- [Your task]: Give the lines of the material verbatim, from the first line to the line with "scientific name: Canis latrans", including both.

- [Data for analysis]:
★ ★ ★

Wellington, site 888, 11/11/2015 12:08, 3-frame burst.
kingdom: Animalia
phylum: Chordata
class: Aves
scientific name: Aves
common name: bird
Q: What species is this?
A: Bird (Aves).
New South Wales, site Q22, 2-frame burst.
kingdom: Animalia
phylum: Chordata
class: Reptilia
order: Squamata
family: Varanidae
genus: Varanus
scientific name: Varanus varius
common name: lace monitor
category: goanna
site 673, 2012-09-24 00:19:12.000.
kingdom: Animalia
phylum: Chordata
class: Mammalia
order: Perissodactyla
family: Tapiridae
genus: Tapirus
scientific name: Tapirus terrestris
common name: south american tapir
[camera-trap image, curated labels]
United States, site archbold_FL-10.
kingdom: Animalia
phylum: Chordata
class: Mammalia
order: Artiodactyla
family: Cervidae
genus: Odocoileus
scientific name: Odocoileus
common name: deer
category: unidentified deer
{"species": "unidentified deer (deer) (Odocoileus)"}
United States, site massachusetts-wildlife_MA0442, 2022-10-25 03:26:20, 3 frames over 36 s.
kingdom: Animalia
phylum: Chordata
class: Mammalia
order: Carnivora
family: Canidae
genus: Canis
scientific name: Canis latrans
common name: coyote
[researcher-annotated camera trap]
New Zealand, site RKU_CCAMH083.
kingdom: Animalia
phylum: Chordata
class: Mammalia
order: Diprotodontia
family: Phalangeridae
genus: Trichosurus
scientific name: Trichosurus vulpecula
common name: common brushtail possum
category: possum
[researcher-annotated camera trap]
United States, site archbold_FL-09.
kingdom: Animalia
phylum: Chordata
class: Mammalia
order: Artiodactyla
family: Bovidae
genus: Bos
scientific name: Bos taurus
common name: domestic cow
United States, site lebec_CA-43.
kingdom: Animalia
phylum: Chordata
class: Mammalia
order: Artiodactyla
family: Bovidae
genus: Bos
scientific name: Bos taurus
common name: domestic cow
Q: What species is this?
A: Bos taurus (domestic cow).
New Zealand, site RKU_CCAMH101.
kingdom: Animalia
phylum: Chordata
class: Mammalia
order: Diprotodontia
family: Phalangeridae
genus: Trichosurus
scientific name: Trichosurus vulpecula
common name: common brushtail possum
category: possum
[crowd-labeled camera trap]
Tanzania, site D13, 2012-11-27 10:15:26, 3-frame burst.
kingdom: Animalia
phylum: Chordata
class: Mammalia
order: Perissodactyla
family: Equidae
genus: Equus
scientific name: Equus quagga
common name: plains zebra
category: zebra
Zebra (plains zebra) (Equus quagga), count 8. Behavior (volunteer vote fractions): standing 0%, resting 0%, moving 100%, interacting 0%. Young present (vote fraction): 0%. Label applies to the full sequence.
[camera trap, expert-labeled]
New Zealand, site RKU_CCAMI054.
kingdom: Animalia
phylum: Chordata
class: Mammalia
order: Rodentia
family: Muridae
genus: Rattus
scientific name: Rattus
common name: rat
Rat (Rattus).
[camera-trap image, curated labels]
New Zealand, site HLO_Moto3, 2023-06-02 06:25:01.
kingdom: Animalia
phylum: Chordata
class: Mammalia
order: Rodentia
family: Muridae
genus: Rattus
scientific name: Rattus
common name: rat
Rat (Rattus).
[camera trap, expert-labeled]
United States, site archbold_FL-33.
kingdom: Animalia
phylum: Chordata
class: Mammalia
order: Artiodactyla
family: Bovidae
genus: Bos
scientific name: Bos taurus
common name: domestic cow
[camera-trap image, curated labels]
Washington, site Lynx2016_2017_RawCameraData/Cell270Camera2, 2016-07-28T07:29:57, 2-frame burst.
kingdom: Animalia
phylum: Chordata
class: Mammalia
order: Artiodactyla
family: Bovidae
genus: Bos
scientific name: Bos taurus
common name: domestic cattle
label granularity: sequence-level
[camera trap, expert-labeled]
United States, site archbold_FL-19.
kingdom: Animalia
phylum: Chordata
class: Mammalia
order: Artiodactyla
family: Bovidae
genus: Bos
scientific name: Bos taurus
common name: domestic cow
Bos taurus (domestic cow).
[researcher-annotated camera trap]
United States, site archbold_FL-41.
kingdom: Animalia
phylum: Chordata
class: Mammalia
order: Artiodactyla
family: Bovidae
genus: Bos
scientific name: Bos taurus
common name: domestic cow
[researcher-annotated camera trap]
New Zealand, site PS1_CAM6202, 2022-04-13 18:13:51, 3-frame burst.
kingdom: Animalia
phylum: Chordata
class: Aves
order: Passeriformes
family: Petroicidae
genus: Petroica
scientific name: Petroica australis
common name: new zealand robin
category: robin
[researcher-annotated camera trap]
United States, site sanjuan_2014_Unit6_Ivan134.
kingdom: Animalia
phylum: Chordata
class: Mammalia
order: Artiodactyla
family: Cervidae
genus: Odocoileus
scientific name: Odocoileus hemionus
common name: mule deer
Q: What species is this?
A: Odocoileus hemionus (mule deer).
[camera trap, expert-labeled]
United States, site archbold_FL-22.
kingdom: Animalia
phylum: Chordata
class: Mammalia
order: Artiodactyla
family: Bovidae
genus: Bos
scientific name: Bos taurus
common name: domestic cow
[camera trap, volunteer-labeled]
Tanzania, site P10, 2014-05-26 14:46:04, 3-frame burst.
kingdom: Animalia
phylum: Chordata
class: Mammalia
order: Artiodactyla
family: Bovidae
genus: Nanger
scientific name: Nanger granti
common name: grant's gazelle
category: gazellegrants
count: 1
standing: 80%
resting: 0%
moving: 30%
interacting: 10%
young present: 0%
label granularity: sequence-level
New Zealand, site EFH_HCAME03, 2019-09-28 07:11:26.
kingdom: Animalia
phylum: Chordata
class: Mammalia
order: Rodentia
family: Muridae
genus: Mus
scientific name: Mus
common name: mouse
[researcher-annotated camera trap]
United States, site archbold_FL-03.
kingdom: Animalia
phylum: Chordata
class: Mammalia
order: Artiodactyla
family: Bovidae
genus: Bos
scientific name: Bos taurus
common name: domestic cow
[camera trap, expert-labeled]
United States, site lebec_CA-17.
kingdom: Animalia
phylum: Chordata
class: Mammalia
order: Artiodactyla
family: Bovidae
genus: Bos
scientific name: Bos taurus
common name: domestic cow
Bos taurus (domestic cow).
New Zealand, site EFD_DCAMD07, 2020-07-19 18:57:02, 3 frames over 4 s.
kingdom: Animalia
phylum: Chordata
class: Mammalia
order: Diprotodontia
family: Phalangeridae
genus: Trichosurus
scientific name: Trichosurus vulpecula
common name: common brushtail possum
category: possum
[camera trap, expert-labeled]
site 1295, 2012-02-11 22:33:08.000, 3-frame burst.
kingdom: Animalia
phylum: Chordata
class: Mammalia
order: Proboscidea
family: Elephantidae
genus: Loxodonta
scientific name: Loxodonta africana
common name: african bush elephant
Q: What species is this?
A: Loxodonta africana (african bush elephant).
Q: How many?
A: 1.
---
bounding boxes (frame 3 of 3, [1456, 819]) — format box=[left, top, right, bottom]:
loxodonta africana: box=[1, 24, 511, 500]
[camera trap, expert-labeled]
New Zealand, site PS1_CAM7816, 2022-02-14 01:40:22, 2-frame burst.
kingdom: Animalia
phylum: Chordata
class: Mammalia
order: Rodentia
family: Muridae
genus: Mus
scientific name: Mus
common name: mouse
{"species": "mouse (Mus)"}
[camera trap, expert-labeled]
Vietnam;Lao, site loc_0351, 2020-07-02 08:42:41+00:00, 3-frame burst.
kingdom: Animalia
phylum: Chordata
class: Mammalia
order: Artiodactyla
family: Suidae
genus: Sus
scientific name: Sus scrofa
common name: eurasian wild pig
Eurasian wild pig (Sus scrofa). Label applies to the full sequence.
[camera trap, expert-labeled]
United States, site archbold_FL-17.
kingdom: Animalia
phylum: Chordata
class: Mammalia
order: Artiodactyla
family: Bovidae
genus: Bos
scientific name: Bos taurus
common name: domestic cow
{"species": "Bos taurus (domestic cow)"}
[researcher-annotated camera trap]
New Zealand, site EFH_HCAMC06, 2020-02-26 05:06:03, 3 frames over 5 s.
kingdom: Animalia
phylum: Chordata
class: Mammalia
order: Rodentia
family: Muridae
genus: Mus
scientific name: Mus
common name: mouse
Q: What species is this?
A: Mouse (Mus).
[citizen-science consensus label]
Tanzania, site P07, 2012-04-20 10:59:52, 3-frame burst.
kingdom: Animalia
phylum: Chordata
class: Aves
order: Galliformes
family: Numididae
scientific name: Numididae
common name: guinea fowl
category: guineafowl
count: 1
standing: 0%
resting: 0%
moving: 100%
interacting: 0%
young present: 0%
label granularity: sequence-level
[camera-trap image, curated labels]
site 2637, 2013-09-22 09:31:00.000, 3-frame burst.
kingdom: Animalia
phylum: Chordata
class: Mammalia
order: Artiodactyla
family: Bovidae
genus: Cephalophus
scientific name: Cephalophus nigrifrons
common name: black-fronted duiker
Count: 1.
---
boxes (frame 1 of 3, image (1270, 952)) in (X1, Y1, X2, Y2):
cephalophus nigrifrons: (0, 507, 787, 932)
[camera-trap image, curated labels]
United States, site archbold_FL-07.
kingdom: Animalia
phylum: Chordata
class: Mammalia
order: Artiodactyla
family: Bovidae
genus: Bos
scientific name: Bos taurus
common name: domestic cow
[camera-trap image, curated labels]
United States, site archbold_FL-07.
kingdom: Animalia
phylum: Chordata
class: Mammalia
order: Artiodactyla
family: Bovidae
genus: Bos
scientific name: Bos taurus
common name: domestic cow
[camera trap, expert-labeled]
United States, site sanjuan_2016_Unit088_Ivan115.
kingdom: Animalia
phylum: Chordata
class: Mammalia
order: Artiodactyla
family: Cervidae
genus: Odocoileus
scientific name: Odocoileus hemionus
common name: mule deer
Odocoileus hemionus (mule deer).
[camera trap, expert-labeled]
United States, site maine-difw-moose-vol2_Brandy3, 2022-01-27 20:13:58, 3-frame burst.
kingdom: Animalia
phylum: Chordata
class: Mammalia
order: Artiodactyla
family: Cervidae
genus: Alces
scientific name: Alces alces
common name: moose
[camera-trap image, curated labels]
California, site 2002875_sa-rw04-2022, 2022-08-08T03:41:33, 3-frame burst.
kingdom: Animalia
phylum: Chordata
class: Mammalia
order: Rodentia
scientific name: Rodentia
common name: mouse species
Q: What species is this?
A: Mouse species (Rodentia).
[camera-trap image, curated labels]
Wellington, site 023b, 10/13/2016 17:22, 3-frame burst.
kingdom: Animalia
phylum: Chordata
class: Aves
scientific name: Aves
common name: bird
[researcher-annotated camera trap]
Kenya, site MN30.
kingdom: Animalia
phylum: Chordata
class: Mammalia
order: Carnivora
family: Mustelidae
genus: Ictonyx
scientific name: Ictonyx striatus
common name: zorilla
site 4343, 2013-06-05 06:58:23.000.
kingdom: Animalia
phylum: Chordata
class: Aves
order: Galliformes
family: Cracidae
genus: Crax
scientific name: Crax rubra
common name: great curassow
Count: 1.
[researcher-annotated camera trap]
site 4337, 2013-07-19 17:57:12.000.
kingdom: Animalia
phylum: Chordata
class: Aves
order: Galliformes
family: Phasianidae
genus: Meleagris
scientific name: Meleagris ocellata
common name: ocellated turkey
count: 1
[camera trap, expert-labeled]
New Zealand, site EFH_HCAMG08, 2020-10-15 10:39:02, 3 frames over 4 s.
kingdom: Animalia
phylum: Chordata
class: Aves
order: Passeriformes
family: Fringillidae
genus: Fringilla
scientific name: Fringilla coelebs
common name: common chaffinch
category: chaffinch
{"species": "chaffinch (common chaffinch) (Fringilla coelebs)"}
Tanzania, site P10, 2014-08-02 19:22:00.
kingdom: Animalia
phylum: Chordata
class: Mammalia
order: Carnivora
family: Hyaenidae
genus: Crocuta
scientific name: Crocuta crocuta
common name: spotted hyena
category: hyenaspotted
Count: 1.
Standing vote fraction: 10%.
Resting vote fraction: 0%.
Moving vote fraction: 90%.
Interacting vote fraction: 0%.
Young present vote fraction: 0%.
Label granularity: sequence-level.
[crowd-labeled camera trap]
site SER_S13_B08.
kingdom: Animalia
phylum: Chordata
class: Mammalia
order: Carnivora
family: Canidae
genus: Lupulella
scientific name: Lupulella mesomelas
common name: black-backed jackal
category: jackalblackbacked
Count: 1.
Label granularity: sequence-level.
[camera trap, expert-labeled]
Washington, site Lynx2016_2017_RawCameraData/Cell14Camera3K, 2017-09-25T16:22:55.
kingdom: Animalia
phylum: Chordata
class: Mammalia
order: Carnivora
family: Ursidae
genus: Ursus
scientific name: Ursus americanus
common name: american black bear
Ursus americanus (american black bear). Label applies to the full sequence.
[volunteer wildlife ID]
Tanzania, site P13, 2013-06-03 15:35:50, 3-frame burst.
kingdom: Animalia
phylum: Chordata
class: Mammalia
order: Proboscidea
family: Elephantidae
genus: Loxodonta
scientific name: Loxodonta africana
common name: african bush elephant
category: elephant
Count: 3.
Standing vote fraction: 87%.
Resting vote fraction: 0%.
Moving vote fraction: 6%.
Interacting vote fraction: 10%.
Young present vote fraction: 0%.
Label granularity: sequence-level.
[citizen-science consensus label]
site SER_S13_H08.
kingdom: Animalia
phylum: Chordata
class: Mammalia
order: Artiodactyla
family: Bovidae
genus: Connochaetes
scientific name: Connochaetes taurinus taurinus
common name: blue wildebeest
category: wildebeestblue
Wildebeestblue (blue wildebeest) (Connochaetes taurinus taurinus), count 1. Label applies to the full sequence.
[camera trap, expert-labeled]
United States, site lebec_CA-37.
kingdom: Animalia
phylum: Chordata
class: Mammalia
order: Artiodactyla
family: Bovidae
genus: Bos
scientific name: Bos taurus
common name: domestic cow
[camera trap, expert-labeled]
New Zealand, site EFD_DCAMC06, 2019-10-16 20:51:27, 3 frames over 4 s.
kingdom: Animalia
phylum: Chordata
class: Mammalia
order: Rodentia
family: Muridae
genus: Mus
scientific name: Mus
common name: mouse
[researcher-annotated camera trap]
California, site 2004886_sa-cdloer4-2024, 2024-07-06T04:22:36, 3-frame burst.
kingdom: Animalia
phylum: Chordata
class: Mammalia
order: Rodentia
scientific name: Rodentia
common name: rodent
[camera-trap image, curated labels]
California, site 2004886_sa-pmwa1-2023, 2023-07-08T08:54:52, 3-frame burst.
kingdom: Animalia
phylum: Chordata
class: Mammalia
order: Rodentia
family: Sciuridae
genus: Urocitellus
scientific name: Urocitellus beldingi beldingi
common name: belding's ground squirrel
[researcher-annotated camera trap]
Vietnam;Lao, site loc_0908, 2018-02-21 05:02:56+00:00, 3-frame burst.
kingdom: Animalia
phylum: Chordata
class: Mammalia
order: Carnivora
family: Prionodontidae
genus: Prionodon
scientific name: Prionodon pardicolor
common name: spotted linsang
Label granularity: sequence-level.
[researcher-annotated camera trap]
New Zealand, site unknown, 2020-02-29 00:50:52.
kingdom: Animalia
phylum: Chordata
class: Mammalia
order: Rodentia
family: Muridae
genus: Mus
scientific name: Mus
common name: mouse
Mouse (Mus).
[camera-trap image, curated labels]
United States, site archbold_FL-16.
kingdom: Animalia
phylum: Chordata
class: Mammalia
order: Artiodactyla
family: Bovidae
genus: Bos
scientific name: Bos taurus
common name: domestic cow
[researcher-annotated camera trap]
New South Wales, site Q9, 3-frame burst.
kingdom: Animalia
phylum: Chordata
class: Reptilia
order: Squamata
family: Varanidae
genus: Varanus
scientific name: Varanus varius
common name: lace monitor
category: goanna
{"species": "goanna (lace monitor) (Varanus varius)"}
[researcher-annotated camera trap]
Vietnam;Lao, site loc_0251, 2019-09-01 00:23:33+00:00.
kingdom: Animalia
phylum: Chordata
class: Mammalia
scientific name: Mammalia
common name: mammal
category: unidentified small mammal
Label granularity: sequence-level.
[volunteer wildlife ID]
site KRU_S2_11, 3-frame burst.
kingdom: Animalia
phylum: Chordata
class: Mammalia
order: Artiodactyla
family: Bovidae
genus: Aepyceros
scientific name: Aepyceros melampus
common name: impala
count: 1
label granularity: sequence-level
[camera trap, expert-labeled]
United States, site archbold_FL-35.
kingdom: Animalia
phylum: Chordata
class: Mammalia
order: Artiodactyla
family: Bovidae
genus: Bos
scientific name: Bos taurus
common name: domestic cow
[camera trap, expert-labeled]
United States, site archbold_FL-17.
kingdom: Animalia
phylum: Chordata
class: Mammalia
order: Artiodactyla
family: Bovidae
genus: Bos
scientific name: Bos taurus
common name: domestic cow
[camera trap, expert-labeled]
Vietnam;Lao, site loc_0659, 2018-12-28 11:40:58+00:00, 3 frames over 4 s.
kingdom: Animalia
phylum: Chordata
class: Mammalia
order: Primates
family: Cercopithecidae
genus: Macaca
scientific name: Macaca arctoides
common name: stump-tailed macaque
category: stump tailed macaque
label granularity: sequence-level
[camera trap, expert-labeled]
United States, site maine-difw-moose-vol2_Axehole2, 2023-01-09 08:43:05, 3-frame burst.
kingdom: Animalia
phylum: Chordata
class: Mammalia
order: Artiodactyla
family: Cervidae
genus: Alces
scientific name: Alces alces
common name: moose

★ ★ ★

- [Response area]:
Wellington, site 888, 11/11/2015 12:08, 3-frame burst.
kingdom: Animalia
phylum: Chordata
class: Aves
scientific name: Aves
common name: bird
Q: What species is this?
A: Bird (Aves).
New South Wales, site Q22, 2-frame burst.
kingdom: Animalia
phylum: Chordata
class: Reptilia
order: Squamata
family: Varanidae
genus: Varanus
scientific name: Varanus varius
common name: lace monitor
category: goanna
site 673, 2012-09-24 00:19:12.000.
kingdom: Animalia
phylum: Chordata
class: Mammalia
order: Perissodactyla
family: Tapiridae
genus: Tapirus
scientific name: Tapirus terrestris
common name: south american tapir
[camera-trap image, curated labels]
United States, site archbold_FL-10.
kingdom: Animalia
phylum: Chordata
class: Mammalia
order: Artiodactyla
family: Cervidae
genus: Odocoileus
scientific name: Odocoileus
common name: deer
category: unidentified deer
{"species": "unidentified deer (deer) (Odocoileus)"}
United States, site massachusetts-wildlife_MA0442, 2022-10-25 03:26:20, 3 frames over 36 s.
kingdom: Animalia
phylum: Chordata
class: Mammalia
order: Carnivora
family: Canidae
genus: Canis
scientific name: Canis latrans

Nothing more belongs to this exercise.